> [PAGE EXCERPT]:

This collaborative piece was drafted with input from James McNulty with support from Raymond LatasteJennifer Keegan-Buckley and the capacity4dev.eu Coordination Team.

 

DISCLAIMER: This information is provided in the interests of knowledge sharing and capacity development and should not be interpreted as the official view of the European Commission, or any other organisation.

Comments

Prof Dr Nrishima Khatri

Dr Nrishima Khatri

Bee keeping must be linked to community forest, organic farming, horti-culture and flori-culture study as we have done in Ilam Nepal

Income generating consists with many interventions like saving credit, cooperatives, income generating, rain water and garden management, season and farming, livestocks, fruits and fodder with fish and live stock farming.

Nature conservation, energy promoting should be hand to hand developed. The approach and modality should be done in groups and private public partnership model. Good governance and law compliance are must to achieve goals.

Prof Dr Nrishima Khatri

See some activites in MRM Campus whcih i did for income generating activities;

(a) I collect rain water and deposit it into grounded tank, the contractor for house and road construction buy it. i say to deposit money, they do it.

(b) I have kept bee hives, from it a sell honey, transfer broot hive and provide training for the learners they pay money.

(c) I have nursery of the ordchid which people buy and pay money.

(d) I prepare tea, bread, vegetables and sell it to customers, involve students earn money. It gives the lesson that we work in groups to learn, earn and save.

(e) Recently students of horticulture and floriculture were inspired to form Students Action Groups of Horticulture( SAGH) by me. They were motivated to produce mushroom which they did and sold 120 kilogram. They earned pocket money

In second lot they produce plants of marry gold flowers and selling at local market.

Very  interesting! 

I also saw good results of conservation agriculture (zero tillage,mulch or soil cover and crop rotation) in Central America where I worked years ago in EU programmes. Focusing on fertility and not only concern for fertilizers triggered a new attention from small farmers to their daily work, it developped curiosity (for a lot of other good practices), more self-esteem . Conservation agriculture is also smart-climate agriculture as it well mentioned so, everything fine but it needs a very good extension service and competent agronomists to ensure the success (at some point it was important to use subsoiler to break a solid underlayer in the soil and allow the roots development)

(I have the feeling that more attention should be given to soils and African soils in particular)

Thanks for the comments on this. Yves, are there any specific papers, evaluations or lessons from central America that you think should be more widely circulated for the African context?

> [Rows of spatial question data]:
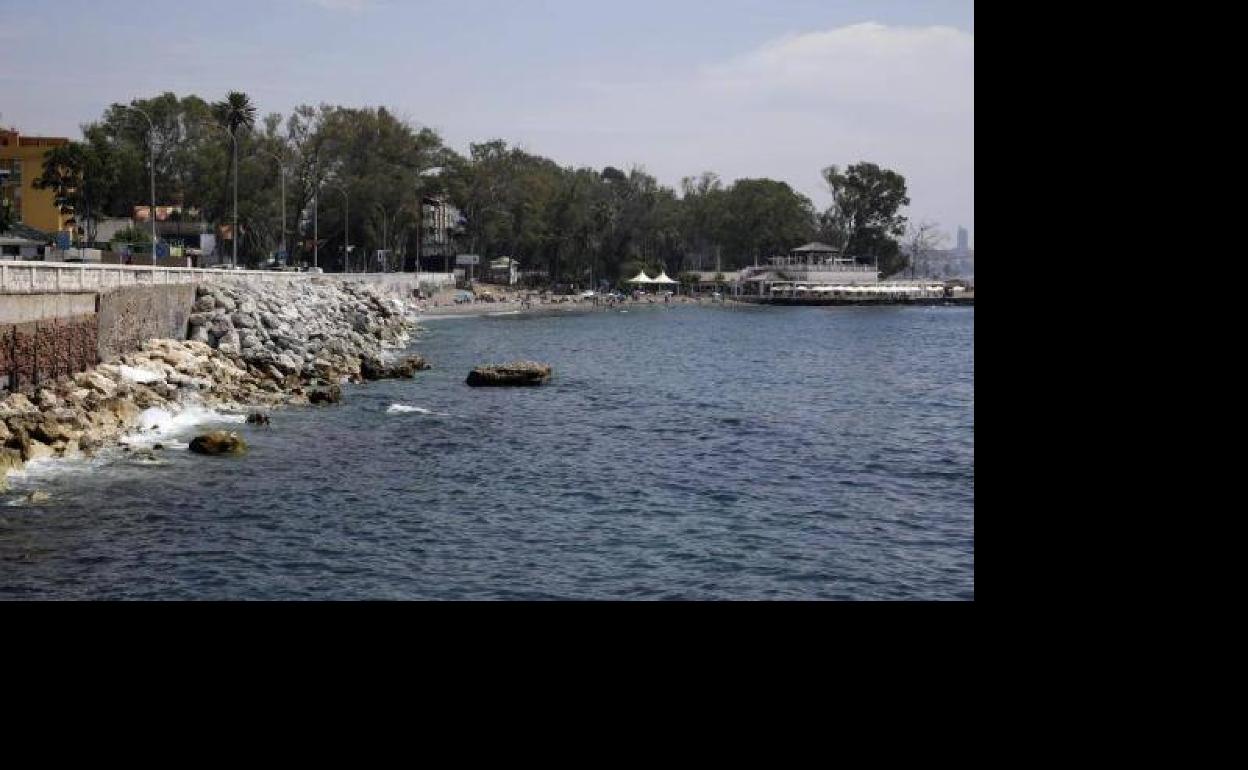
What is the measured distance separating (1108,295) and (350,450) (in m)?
15.4

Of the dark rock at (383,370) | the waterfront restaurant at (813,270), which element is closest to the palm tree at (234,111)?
the dark rock at (383,370)

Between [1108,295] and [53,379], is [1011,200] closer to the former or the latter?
[1108,295]

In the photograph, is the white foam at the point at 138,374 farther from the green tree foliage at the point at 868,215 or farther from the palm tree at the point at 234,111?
the green tree foliage at the point at 868,215

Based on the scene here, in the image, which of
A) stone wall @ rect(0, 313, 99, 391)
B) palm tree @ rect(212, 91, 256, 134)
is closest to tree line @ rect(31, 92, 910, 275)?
palm tree @ rect(212, 91, 256, 134)

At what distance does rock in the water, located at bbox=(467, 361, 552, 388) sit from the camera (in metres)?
28.5

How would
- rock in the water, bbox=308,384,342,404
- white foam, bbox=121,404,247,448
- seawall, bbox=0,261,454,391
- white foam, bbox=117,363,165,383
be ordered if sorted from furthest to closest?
rock in the water, bbox=308,384,342,404 → white foam, bbox=117,363,165,383 → white foam, bbox=121,404,247,448 → seawall, bbox=0,261,454,391

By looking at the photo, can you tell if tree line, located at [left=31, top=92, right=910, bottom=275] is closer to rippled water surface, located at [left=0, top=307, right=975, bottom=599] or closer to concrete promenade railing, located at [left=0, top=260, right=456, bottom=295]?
concrete promenade railing, located at [left=0, top=260, right=456, bottom=295]

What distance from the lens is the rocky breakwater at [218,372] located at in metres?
14.9

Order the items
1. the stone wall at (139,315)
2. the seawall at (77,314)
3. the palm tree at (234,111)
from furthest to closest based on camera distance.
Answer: the palm tree at (234,111) < the stone wall at (139,315) < the seawall at (77,314)

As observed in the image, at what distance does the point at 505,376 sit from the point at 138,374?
10.1 meters

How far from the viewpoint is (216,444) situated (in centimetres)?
1573

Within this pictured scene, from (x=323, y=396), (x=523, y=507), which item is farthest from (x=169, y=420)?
(x=523, y=507)

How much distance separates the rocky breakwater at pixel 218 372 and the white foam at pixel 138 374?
1.2 inches

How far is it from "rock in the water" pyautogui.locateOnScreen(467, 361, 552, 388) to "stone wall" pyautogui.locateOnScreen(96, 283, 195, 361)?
590cm
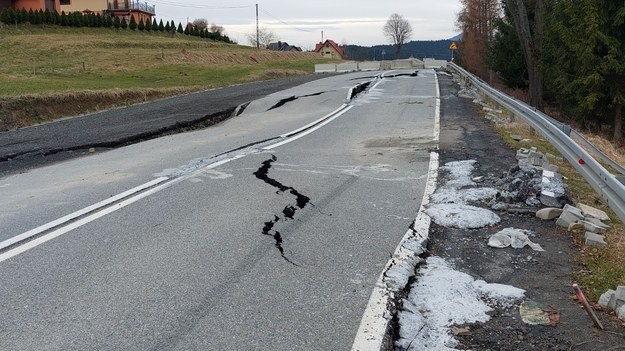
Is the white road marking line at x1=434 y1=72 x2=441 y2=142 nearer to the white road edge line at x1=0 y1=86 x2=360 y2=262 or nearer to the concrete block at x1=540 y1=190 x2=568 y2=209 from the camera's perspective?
the white road edge line at x1=0 y1=86 x2=360 y2=262

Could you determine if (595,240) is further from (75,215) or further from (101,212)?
(75,215)

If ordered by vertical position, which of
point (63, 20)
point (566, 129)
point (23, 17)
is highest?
point (23, 17)

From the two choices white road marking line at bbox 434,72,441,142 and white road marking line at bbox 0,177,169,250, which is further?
white road marking line at bbox 434,72,441,142

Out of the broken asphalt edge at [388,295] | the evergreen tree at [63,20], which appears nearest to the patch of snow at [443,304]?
the broken asphalt edge at [388,295]

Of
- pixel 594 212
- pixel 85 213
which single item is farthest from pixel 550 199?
pixel 85 213

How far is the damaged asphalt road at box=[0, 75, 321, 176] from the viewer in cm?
1057

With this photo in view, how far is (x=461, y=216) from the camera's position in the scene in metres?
5.95

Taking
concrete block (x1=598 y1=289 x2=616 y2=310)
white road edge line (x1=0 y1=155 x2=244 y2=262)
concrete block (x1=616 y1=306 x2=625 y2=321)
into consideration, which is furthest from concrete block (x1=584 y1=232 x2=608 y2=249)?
white road edge line (x1=0 y1=155 x2=244 y2=262)

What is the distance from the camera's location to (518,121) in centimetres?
1286

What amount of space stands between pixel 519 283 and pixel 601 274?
0.63 metres

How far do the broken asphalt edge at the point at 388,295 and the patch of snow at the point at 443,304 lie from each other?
0.30 feet

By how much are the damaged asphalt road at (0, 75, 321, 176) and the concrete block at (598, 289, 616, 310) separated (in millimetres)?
8763

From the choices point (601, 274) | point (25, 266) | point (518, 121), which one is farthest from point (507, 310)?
point (518, 121)

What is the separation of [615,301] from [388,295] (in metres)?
1.50
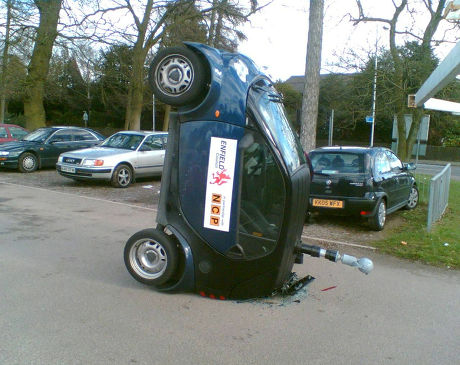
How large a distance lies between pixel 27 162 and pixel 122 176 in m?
4.63

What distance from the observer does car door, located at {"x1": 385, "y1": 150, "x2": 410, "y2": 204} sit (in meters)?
9.31

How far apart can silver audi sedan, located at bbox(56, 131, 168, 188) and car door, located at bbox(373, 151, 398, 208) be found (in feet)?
23.5

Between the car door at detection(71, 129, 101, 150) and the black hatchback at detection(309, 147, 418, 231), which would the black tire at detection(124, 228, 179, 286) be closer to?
the black hatchback at detection(309, 147, 418, 231)

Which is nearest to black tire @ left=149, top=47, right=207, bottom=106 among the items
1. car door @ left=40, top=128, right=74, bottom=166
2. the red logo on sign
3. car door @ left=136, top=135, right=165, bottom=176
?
the red logo on sign

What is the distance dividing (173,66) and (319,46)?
23.1ft

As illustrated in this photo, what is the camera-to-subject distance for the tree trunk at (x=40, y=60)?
18984mm

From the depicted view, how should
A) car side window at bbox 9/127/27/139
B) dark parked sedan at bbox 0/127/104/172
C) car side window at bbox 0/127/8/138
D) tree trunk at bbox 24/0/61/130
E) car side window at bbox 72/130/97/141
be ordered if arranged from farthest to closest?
tree trunk at bbox 24/0/61/130 < car side window at bbox 9/127/27/139 < car side window at bbox 0/127/8/138 < car side window at bbox 72/130/97/141 < dark parked sedan at bbox 0/127/104/172

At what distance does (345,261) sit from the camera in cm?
438

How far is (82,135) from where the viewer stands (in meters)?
16.7

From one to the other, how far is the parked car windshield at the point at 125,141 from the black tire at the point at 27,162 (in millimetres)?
3242

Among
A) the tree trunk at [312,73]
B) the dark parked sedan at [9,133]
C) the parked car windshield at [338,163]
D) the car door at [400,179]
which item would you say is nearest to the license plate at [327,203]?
the parked car windshield at [338,163]

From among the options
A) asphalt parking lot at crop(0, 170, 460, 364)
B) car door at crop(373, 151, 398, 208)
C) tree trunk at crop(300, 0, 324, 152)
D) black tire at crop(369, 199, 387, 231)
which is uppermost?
tree trunk at crop(300, 0, 324, 152)

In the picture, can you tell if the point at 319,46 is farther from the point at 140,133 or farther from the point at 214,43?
the point at 214,43

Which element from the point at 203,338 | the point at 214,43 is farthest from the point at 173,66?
the point at 214,43
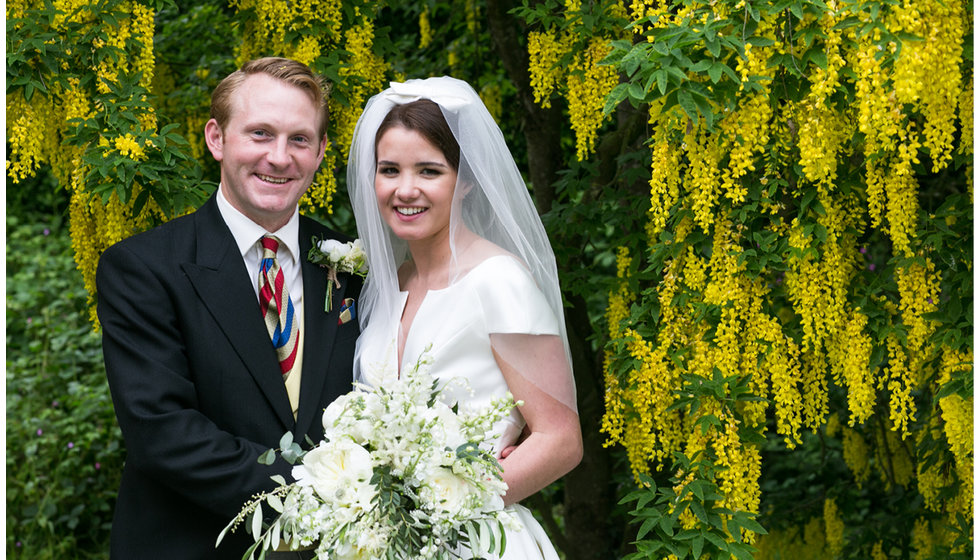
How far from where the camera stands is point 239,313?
2547mm

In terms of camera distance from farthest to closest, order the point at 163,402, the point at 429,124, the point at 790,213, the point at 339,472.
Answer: the point at 790,213, the point at 429,124, the point at 163,402, the point at 339,472

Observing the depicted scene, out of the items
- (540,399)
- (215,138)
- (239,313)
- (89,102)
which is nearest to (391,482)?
(540,399)

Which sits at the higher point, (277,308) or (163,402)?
(277,308)

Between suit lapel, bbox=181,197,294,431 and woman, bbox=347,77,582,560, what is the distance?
0.80 feet

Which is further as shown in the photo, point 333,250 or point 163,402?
point 333,250

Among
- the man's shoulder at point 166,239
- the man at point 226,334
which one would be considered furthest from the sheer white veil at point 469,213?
the man's shoulder at point 166,239

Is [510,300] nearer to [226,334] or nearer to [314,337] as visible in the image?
[314,337]

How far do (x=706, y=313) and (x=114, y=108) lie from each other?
190 cm

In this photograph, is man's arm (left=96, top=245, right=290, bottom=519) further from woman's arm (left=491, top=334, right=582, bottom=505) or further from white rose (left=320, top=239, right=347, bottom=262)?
woman's arm (left=491, top=334, right=582, bottom=505)

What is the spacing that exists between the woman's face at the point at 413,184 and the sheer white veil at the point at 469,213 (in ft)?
0.15

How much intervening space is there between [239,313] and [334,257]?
0.35 meters

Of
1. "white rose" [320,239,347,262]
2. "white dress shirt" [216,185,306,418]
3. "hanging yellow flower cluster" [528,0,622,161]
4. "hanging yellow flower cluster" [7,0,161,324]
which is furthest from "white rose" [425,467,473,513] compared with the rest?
"hanging yellow flower cluster" [528,0,622,161]

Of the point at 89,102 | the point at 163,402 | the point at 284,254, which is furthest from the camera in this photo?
the point at 89,102

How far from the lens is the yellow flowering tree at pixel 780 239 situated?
2406 mm
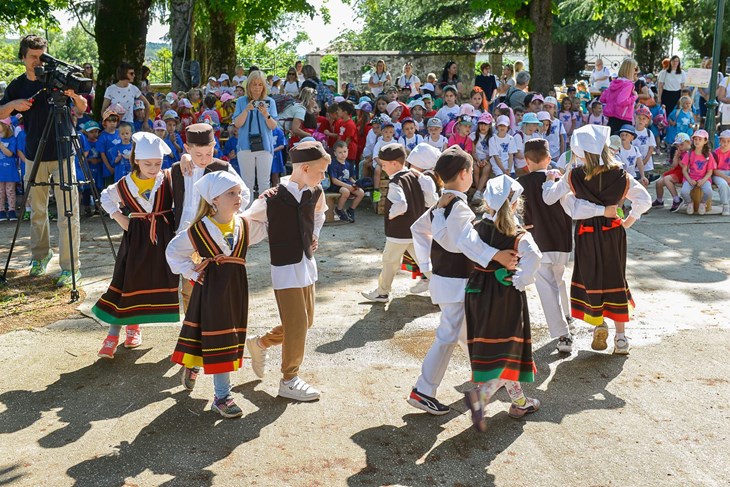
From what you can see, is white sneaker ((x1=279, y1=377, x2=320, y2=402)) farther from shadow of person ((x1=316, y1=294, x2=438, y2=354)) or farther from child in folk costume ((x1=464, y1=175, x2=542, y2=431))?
child in folk costume ((x1=464, y1=175, x2=542, y2=431))

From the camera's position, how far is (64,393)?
5500 mm

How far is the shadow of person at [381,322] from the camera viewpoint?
21.2ft

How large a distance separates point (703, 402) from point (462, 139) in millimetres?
7391

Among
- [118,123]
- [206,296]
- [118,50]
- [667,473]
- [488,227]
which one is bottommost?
[667,473]

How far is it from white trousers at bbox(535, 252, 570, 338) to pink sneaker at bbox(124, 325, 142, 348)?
2.93 metres

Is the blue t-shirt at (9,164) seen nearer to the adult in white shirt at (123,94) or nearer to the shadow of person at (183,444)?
the adult in white shirt at (123,94)

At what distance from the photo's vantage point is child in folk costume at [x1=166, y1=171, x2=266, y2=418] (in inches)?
195

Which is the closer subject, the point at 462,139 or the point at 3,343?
the point at 3,343

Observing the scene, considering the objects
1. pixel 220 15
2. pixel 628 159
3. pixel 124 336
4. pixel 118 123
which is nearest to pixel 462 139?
pixel 628 159

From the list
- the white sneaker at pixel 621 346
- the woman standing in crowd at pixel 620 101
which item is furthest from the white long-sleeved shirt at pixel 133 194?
the woman standing in crowd at pixel 620 101

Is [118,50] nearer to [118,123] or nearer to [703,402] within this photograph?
[118,123]

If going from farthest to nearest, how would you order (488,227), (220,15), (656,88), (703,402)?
1. (220,15)
2. (656,88)
3. (703,402)
4. (488,227)

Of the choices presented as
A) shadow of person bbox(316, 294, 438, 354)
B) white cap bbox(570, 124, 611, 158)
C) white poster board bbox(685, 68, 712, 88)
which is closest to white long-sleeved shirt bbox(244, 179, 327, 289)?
shadow of person bbox(316, 294, 438, 354)

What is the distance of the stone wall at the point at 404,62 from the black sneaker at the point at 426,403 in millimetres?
16176
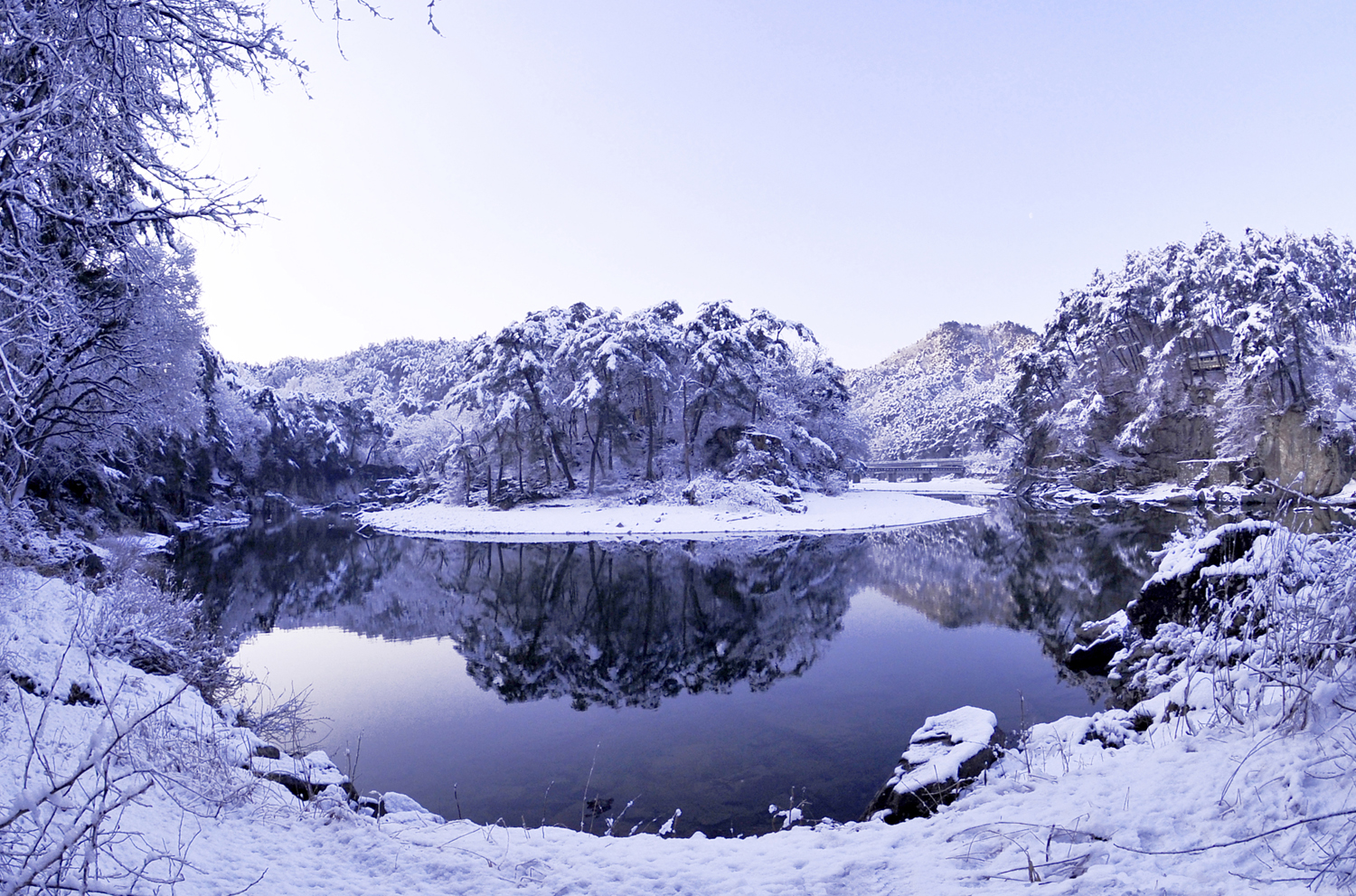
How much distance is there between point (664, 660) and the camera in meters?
12.5

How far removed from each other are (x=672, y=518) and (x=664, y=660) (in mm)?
21456

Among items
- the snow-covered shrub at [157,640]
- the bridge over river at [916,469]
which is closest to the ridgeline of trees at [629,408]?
the snow-covered shrub at [157,640]

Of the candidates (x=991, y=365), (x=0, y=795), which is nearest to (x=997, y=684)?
(x=0, y=795)

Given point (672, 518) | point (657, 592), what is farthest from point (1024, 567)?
point (672, 518)

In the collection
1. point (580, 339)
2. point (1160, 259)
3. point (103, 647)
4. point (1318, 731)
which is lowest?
point (103, 647)

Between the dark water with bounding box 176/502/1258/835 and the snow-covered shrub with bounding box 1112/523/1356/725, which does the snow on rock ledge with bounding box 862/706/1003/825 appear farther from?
the snow-covered shrub with bounding box 1112/523/1356/725

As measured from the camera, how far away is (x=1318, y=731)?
3936 mm

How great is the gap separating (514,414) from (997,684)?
32.5m

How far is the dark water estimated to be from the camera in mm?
7977

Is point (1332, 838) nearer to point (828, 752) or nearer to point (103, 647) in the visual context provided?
point (828, 752)

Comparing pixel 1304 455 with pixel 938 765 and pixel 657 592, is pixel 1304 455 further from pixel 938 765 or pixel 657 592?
pixel 938 765

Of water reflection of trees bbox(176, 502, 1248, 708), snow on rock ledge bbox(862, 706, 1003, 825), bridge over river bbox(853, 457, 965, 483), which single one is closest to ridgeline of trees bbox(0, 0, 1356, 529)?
water reflection of trees bbox(176, 502, 1248, 708)

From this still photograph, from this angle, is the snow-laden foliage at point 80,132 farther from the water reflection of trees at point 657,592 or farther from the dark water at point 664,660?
the water reflection of trees at point 657,592

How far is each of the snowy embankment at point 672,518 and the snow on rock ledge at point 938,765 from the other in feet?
77.2
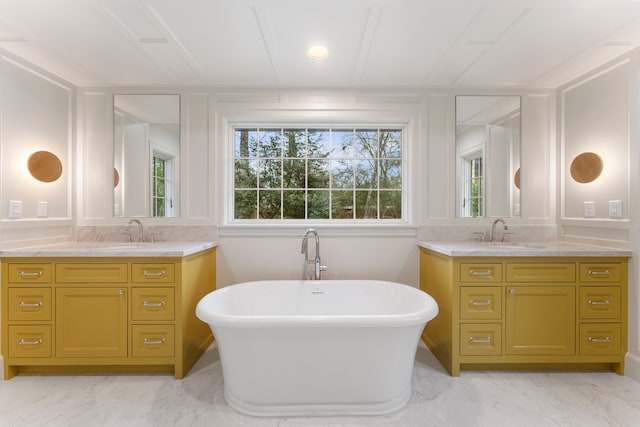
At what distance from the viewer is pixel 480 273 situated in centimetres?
226

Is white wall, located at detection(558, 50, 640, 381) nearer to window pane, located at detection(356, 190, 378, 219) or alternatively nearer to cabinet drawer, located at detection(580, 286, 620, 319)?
cabinet drawer, located at detection(580, 286, 620, 319)

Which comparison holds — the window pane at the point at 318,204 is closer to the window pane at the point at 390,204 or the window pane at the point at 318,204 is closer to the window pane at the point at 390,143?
the window pane at the point at 390,204

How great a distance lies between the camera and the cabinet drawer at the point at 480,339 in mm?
2250

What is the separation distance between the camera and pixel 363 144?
307 centimetres

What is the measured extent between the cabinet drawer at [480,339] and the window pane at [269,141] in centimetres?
216

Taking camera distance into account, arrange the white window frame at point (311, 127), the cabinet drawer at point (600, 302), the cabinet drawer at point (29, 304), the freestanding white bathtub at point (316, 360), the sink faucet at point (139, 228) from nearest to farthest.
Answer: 1. the freestanding white bathtub at point (316, 360)
2. the cabinet drawer at point (29, 304)
3. the cabinet drawer at point (600, 302)
4. the sink faucet at point (139, 228)
5. the white window frame at point (311, 127)

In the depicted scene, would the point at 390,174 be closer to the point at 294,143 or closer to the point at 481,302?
the point at 294,143

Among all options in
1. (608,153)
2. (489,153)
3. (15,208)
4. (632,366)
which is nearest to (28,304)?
(15,208)

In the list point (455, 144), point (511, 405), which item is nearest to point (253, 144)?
point (455, 144)

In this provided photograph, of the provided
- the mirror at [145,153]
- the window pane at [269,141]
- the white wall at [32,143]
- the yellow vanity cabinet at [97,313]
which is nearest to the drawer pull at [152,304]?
the yellow vanity cabinet at [97,313]

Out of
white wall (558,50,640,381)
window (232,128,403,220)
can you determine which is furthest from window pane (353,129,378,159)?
white wall (558,50,640,381)

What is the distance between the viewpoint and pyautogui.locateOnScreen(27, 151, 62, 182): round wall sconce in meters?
2.41

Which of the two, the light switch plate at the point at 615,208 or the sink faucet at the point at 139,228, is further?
the sink faucet at the point at 139,228

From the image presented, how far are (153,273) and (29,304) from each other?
86 centimetres
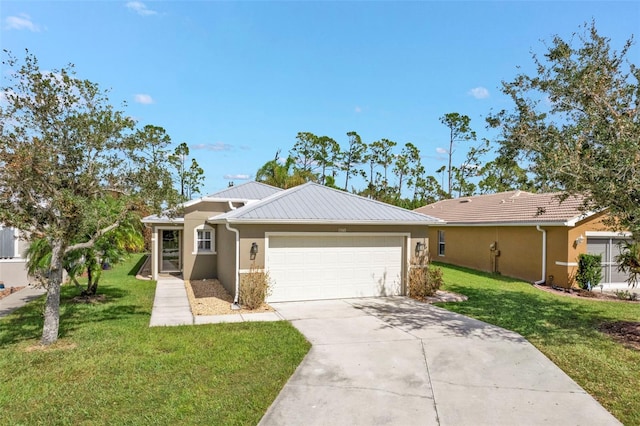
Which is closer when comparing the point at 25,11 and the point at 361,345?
the point at 361,345

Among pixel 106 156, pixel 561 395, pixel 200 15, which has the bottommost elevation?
pixel 561 395

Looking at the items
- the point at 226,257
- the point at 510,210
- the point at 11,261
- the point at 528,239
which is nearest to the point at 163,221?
the point at 226,257

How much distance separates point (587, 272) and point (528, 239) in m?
2.69

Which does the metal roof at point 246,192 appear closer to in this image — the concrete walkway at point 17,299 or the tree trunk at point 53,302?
the concrete walkway at point 17,299

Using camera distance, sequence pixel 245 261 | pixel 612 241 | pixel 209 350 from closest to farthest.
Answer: pixel 209 350, pixel 245 261, pixel 612 241

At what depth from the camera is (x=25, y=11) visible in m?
8.67

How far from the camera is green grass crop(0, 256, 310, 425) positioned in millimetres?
4789

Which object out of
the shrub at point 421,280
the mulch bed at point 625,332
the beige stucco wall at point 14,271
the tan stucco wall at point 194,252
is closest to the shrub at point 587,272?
the mulch bed at point 625,332

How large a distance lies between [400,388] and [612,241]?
15.0 metres

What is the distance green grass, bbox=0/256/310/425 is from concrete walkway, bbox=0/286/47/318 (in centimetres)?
121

> [TO-DO LIST]:
A. Answer these from the discussion on rural income and farming:
(i) In Ilam, Nepal, what did the commenters link beekeeping to?
(ii) How many kilograms of mushroom did the students sell?
(iii) What three practices make up conservation agriculture, according to the comment on Central America?
B. Resume the discussion on rural income and farming from the point where it stops.
Nothing here requires the rows.

> [ANSWERS TO THE TASKS]:
A.
(i) Community forest, organic farming, horticulture and floriculture study.
(ii) 120 kilograms.
(iii) Zero tillage, mulch or soil cover, and crop rotation.

B.
Hi James,

I left Central America years ago and my experience was quite local. Experiences of conservation agriculture and at a more extensive scale of agroforestry (agro-sylvo-pastoral systems) were promoted in development programmes ten years ago, building on the know-how of some agricultural research centres (e.g. CATIE in Costa Rica, Univerisity of Zamorano in Honduras, CIMMYT) and giving the oportunity (meaning contacts and funding) to extensionists and farmers organisations to test them. The agricultural policies were not sufficiently strong as to upscale significantly and the general context was and still is of a dismantled extension services. The efforts were often directed toward comercial agriculture but "family agriculture" is now once again on the radar. Maybe there is a possibility that the consensus on climate-smart agriculture could trigger new interest for conservation agriculture. If interested see http://dapa.ciat.cgiar.org/tortillas-on-the-roaster-new-study-to-support-maizebean-farmers-in-central-america-to-adapt-to-climate-change/

http://www.fao.org/docrep/meeting/024/md046e.pdf (climate change - crops)

and http://www.pcp-agroforestry.org/home (on agroforestry researchs : themes and contacts)

best

Yves

Prof Dr Nrishima Khatri

Now my students produce flowers, make garland, bunch, decorate stages, prepare gifts. It develops skill of association and makes projection of knowledge.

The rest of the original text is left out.